BRANO DI PARTENZA
Le opere che appartengono al patrimonio storico-artistico dell’Ulss e dell’azienda ospedaliera esprimono questo intreccio di umano e divino, questo voler frugare nella sofferenza non con compiacimento ma con forte volontà di guarigione, consolazione e condivisione, ma anche con il desiderio di non “sprecare” l’occasione di trovare anche nella sofferenza la positività della rivelazione divina. Si può a questo proposito partire dalla più antica e significativa tra le tele esposte, quella Madonna con il Bambino, san Francesco, santa Caterina e devoti dipinta con tempera su tela, procedimento non proprio raro, ma inconsueto all’epoca, realizzata nel 1419 dal Maestro di Roncaiette (nella foto) e a suo tempo collocata nella sala del capitolo della scuola della Carità.

DATI FORNITI
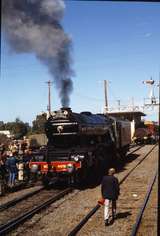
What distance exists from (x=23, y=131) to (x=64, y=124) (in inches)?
2390

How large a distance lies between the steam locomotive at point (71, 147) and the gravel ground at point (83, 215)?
1.01m

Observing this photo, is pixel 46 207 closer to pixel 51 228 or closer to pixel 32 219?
pixel 32 219

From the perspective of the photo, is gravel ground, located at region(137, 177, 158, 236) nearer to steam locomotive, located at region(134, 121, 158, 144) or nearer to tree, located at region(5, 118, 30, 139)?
steam locomotive, located at region(134, 121, 158, 144)

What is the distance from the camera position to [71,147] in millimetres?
15914

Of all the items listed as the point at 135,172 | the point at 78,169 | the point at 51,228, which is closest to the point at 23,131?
the point at 135,172

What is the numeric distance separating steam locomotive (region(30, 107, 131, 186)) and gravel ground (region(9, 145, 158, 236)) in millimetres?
1009

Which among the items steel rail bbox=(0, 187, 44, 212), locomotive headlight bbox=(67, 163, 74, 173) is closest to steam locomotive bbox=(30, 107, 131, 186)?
locomotive headlight bbox=(67, 163, 74, 173)

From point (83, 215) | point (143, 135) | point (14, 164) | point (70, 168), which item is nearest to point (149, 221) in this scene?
point (83, 215)

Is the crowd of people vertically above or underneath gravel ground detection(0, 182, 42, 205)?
above

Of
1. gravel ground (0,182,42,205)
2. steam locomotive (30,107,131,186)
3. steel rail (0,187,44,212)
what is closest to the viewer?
steel rail (0,187,44,212)

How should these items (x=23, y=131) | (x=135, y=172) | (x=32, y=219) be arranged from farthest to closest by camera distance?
(x=23, y=131) → (x=135, y=172) → (x=32, y=219)

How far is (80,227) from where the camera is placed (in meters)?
8.91

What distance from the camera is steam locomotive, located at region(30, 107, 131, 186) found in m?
14.4

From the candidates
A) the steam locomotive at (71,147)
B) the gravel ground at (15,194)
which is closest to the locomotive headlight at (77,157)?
the steam locomotive at (71,147)
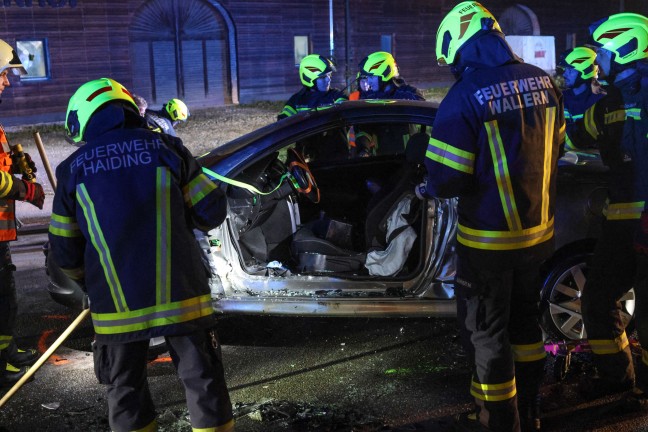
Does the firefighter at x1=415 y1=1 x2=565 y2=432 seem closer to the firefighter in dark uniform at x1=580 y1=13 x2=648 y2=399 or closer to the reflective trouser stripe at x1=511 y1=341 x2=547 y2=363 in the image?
the reflective trouser stripe at x1=511 y1=341 x2=547 y2=363

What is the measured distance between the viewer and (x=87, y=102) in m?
3.34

IL TUO COMPITO
Rispondi alle domande seguenti usando il brano di partenza e indica ogni risposta su una riga con la stessa lettera.
(a) A chi appartiene il patrimonio storico-artistico di cui fanno parte le opere?
(b) Con quale tecnica è dipinta la Madonna con il Bambino, san Francesco, santa Caterina e devoti?
(c) Dove era collocata a suo tempo quella tela?

SOLUZIONE
(a) All'Ulss e all'azienda ospedaliera.
(b) Con tempera su tela.
(c) Nella sala del capitolo della scuola della Carità.